Mitchell defended the Christmas celebration, saying it has been an annual tradition since the city merged the Toronto Housing Company and the Metropolitan Toronto Housing Corporation in January 2002.

“The seasonal celebrations are part of the recognition event for our staff,” he said. “We, like any other organization, recognize our staff through different programs and incentives. One of the unique things about the TCHC is that it includes tenants in all its functions. I understand clearly the optics of $40,000, but when you break that down by 900 people, it’s $35 a person. And what’s provided at those celebrations is your traditional chicken, vegetables, rice and soft drinks. There’s nothing lavish. It’s just the volume of people.

“In regards to expenditures on chocolates, the spa and other stuff, that was a totally inappropriate use of tax dollars and the folks that were involved with these things were dealt with.
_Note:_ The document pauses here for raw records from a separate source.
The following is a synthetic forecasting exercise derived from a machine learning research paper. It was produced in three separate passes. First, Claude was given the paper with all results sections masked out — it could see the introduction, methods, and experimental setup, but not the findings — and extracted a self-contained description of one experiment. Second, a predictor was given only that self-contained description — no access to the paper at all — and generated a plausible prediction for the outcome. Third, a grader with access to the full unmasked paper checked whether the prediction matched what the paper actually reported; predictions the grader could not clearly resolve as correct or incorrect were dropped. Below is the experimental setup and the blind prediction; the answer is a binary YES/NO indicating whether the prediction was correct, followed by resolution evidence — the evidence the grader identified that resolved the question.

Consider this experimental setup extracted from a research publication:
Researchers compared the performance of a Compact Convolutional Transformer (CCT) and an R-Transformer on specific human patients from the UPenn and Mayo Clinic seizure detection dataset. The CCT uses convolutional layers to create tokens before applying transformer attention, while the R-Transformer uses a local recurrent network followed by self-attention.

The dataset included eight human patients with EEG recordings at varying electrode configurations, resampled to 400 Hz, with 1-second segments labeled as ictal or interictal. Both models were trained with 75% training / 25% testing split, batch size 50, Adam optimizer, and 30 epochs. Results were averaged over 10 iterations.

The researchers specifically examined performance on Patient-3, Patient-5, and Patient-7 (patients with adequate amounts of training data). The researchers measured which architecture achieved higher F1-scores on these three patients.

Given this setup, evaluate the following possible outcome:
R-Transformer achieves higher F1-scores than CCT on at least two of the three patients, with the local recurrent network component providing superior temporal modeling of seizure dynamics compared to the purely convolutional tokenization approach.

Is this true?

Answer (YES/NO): NO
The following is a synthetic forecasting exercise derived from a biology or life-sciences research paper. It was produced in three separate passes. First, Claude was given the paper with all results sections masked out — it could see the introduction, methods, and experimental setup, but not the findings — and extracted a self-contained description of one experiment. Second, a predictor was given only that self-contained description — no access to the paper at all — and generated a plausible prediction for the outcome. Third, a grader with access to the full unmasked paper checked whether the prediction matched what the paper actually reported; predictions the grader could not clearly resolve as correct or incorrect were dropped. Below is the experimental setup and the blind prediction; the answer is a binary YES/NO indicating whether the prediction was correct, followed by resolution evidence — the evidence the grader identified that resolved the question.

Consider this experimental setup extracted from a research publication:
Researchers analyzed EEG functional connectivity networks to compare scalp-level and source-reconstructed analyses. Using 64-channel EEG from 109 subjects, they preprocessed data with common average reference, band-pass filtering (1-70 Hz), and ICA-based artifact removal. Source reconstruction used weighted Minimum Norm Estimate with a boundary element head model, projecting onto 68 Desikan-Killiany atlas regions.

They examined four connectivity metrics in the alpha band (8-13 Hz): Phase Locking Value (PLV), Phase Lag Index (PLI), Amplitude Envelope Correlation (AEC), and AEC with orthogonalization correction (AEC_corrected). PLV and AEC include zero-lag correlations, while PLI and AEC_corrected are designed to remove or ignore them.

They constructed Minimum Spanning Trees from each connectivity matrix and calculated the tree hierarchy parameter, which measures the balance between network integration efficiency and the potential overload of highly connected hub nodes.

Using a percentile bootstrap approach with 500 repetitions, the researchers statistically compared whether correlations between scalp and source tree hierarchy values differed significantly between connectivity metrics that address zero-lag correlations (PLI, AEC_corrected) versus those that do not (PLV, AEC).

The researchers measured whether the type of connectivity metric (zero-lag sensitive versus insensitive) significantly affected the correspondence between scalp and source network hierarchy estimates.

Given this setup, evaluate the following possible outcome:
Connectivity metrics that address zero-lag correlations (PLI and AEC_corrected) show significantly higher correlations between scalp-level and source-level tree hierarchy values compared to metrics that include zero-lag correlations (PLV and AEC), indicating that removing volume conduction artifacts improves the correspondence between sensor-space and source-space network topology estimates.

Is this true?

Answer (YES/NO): NO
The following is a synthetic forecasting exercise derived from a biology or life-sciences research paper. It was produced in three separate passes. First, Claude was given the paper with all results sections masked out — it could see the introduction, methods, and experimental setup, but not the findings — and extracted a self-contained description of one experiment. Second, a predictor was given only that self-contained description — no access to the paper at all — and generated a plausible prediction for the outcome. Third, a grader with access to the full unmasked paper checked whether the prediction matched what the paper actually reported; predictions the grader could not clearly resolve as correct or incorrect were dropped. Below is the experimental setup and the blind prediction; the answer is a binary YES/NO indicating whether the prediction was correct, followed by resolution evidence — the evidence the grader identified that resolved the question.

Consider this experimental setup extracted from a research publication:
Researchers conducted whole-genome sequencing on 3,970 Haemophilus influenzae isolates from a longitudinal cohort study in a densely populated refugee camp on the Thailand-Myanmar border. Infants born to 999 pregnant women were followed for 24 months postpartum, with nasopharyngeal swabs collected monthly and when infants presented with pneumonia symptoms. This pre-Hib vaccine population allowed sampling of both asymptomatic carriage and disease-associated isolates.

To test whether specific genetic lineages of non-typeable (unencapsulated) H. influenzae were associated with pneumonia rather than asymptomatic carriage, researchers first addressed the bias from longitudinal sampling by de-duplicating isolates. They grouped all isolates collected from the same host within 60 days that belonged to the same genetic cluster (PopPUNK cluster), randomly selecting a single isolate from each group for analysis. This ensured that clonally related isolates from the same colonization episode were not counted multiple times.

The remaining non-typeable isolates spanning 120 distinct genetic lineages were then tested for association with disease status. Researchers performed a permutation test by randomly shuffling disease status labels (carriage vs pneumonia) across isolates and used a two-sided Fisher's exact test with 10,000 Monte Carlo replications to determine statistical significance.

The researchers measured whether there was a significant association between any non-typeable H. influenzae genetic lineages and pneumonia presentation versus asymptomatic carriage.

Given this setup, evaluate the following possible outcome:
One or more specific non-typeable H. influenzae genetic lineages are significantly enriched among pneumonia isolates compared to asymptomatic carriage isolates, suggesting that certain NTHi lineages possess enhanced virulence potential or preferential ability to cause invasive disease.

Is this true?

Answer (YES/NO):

The TCHC has strengthened policies and put in other procedures in order for those types of things not to happen again.”

Appointed in March 2008, Mitchell leaves the board before his terms ends in December.

“Over my term, we have done some very significant things in terms of trying to put more resources into repairs, the revitalization of Regent Park and redevelopment of Lawrence Heights in addition to attempting and continuing to always think outside the box in terms of how to provide economic opportunities for tenants,” he said.

“When the TCHC was created, there were no capital dollars that came with it and the organization had to deal with buildings that are 30 and 40 years old that are experiencing natural deteriorating, never mind wear and tear. To try to bring those up to a standard that’s decent and fix everything else is very difficult with the limited funds we have.”

Four affordable rental housing buildings that are part of the Regent Park Revitalization program were opened a year ago while city council last July unanimously approved a similar transformation in Lawrence Heights.